「夢があっても一生実現しない人」の最大理由 僕が「サードドア」で本当に伝えたかったこと
――日本も欧米も経済成長が終わり、苦しみあえぐ時代です。その中でバナヤンさんの人生の選択は、現代的な生き方を示唆しているようにも見えます。
本を書き始めた18歳の頃は、リーマンショックなどがあって、アメリカが大不況の時期でした。大学を卒業しても就職先があるという保証はない。卒業したらいったいどうなってしまうんだろうという心配事を、周囲のみんなが抱えていました。
本を出版した昨年は、アメリカはたまたま好況の時期でした。でももし不況期だったら、本に対してもっと反響があったのではないかと実は思っています。『サードドア』は、政府や企業がなにかをしてくれるまで待つのではなく、もっと創造的になって、やりたいことは自分から進んでやって行こうというメッセージを込めた本ですから。
僕は、日本の状況にはあまり詳しくはありませんが、過労死するまでプライベートを犠牲にして働く人が多く、問題になっていると聞きました。そこまで従業員を働かせてしまうというのは、いったいどういうことでしょうか。これからはAIが成長を遂げます。そうなると、創造的で人間らしい考えを持った従業員の多い会社こそが、成長し、残ることになるだろうと思います。
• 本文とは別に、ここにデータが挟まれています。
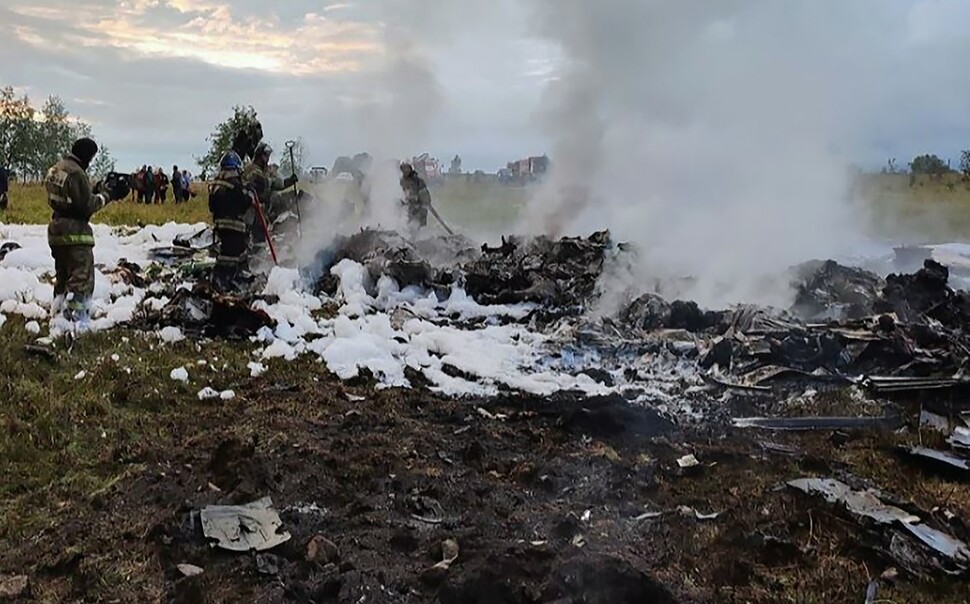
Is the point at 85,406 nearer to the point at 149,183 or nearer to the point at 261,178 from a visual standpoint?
the point at 261,178

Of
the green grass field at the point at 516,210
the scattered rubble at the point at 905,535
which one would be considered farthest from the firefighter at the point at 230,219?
the green grass field at the point at 516,210

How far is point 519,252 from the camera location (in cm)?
1266

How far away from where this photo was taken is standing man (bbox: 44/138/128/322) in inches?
293

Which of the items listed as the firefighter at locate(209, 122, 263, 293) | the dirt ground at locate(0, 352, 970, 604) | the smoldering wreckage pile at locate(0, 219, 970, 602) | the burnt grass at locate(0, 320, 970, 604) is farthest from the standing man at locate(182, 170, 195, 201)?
the dirt ground at locate(0, 352, 970, 604)

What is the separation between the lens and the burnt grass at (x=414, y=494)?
11.5ft

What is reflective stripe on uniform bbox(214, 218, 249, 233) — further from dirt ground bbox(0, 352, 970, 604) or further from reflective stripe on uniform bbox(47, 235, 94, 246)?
dirt ground bbox(0, 352, 970, 604)

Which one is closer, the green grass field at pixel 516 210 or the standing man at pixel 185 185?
the green grass field at pixel 516 210

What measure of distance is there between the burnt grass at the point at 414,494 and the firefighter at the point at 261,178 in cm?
459

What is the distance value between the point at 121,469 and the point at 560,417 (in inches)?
131

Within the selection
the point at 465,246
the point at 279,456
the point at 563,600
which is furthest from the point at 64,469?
the point at 465,246

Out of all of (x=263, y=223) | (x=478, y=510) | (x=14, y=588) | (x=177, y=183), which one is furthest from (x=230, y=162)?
(x=177, y=183)

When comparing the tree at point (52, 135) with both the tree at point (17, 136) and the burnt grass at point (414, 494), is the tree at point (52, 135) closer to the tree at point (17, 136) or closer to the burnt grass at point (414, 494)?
the tree at point (17, 136)

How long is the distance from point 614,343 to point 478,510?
4.27 metres

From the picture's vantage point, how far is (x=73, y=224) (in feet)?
24.9
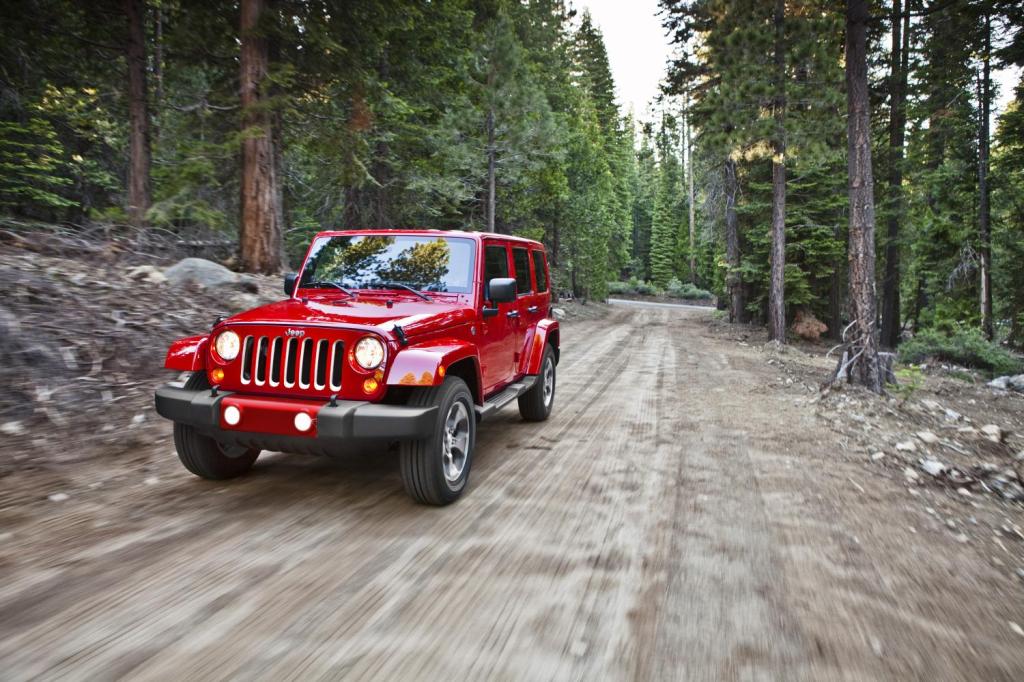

実は18歳の頃、グーグルに就職したいと思っていたことがありました。でも、『サードドア』に取りかかってみたら、そっちのほうがあまりに面白くなりました。結果、グーグルやアップルに出向いてスピーチをする身分になれたんです。でも、それも1日で十分だなと感じています。
お金を稼ぎながら、世界をよくすることを考える
――日本では、成功者のもとに集まって情報や人脈を得るというサロンビジネスがあります。アメリカにもそのようなサロンはありますか?
もちろんあります。エコノミッククラブと呼ばれていて、すごく盛況ですね。3段階あって、1番トップがビジネスクラブ。ここは排他的な傾向があります。そして次が商工会議所、そしてその下に若い起業家のクラブがあります。日本では、成功者に心酔して狂信的になる人々がいるようですね。アメリカのエコノミッククラブには、あまりそういう人はいません。
規模の大きなクラブでは、大企業のCEOたちが、お金を稼ぎながらさらに世の中にどのように貢献していけるか、環境をどう維持するかなどを議論しています。お金を稼ぎながら、同時に世界の安定を保つという理念を持つクラブが多いのです。やはり、成長していくことと、持続する社会を考えること、この両方が重要だということです。
――日本では活字離れが深刻化しています。バナヤンさんは、インタビュー前にその人物の本をすべて読み込む様子をつづられていましたが、本というものにはどのような考えをお持ちですか?
僕は活字の本が大好きなんです。ページをめくりながら、自分の手で書き込むことができるし、マーカーを引いたりもできる。そうすることで、本が個人的なものになりますよね。科学的な研究結果にも、デジタルのものよりも、活字を読むほうがより学習効果が高いというデータがあります。